By Alicia Powell (Senior Associate),
and Tyrelle Toorn (Candidate Attorney)
28 July 2025
By Alicia Powell (Senior Associate),
and Tyrelle Toorn (Candidate Attorney)
28 July 2025
INTRODUCTION
Within the framework of South African contract law, provisions that require parties to negotiate unresolved terms at a later stage, often referred to as “agreements to agree”, remain a point of contention. These clauses raise significant questions about enforceability, particularly when one party withdraws from good faith negotiations. Recent judicial developments, culminating in the Makate v Vodacom (Pty) Ltd judgment, have clarified the legal consequences of such arrangements.
This article provides an overview of the current legal position and explores whether a contractual obligation to negotiate in good faith can be upheld.
WHAT IS AN AGREEMENT TO AGREE?
An agreement to agree generally represents a preliminary commitment between parties to engage in future negotiations regarding specific contract terms.
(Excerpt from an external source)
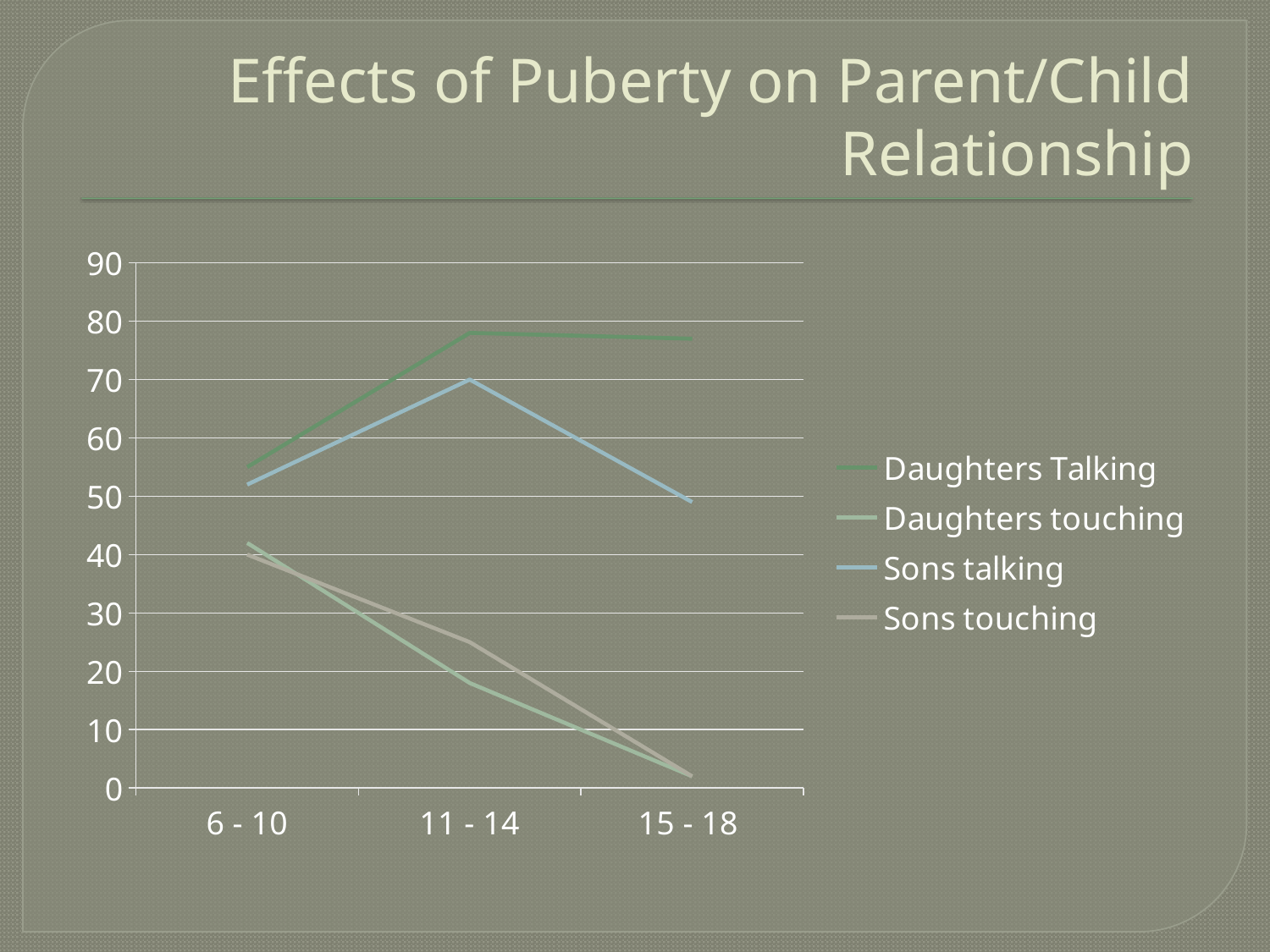
How many age-group categories are shown on the x axis? 3 What kind of chart is shown on the slide? line chart Is the value for Daughters touching at 15 - 18 greater or less than 10? less What is the title of the slide containing the chart? Effects of Puberty on Parent/Child Relationship Does the Daughters touching series rise or fall from 6 - 10 to 15 - 18? fall Is the value for Sons touching at 6 - 10 greater or less than 50? less Is the value for Daughters Talking at 11 - 14 greater or less than 70? greater Which series is shown with a blue line in the legend? Sons talking At the 11 - 14 age group, which is larger: Daughters Talking or Sons talking? Daughters Talking How many series does the legend list? 4 Which series has the highest value at the 11 - 14 age group? Daughters Talking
These provisions often appear in heads of agreement or memoranda of understanding, where full consensus cannot be reached at the outset.
Disputes commonly arise when one party refuses to engage in further dialogue, leaving the agreement incomplete. The critical legal question that arises is whether the duty to act in good faith during these negotiations becomes an enforceable obligation, especially where no mechanism exists to break a deadlock.
JUDICIAL INTERPRETATION AND CASE LAW
Letaba Sawmills (Edms) Bpk v Majovi (Edms) Bpk [1992] ZASCA 195; 1993 (1) SA 768 (A): This judgment established a foundational principle that agreements to negotiate are not inherently unenforceable, provided there are safeguards such as arbitration or expert determination to resolve a failure to agree. The court’s endorsement of a structured negotiation process laid the groundwork for recognising enforceable good faith obligations under certain conditions.
Premier, Free State v Firechem Free State (Pty) Ltd [2000] (4) SA 413 (SCA): In contrast, the Firechem case reaffirmed that open-ended promises to negotiate without a fallback provision lack legal force. The court held that unconstrained discretion where parties may simply choose not to agree undermines contractual certainty and renders such clauses void for vagueness.
Everfresh Market Virginia (Pty) Ltd v Shoprite Checkers (Pty) Ltd [2011] ZACC 30: In this case the Constitutional Court was presented with an opportunity to introduce broader constitutional values such as fairness and Ubuntu into contract law. Although the application was ultimately dismissed, the judgment acknowledged the evolving nature of contract law and the potential relevance of good faith as a constitutional value. Justice Yacoob, in particular, emphasized the importance of developing the common law in alignment with constitutional principles.
Makate v Vodacom (Pty) Ltd [2016] ZACC 13; 2016 (6) BCLR 709 (CC); 2016 (4) SA 121 (CC): The Makate decision marked a significant shift. The Court held that Vodacom’s refusal to engage in genuine negotiations contravened a binding obligation to do so. This case confirmed that, where parties have committed to future engagement with sufficiently defined parameters, courts may enforce the duty to negotiate earnestly and in good faith.
PRACTICAL IMPLICATIONS IN DRAFTING:
The current legal position affirms that clauses requiring future negotiation are enforceable when complemented by a defined process or resolution mechanism. The Letaba principle and Makate decision highlight the need for precision in contract drafting to ensure that parties cannot indefinitely delay or avoid good faith negotiations.
Without a structured deadlock-breaking clause, as in Firechem, such provisions risk being dismissed outright. Nonetheless, Everfresh signals an openness by the Constitutional Court to consider constitutional values when assessing fairness and bargaining conduct in private contracts.
CONCLUSION
Agreements to agree should not be dismissed as vague or unenforceable by default. When drafted with clarity and supported by procedural safeguards, they can reflect legitimate commercial expectations and hold parties accountable to negotiate in good faith.
Legal drafters and practitioners are encouraged to adopt a forward-looking approach infusing contractual frameworks with mechanisms that promote transparency and trust while aligning with constitutional ideals. In the spirit of Makate and Everfresh, contracts are not merely transactional tools but also reflections of equitable conduct and mutual respect.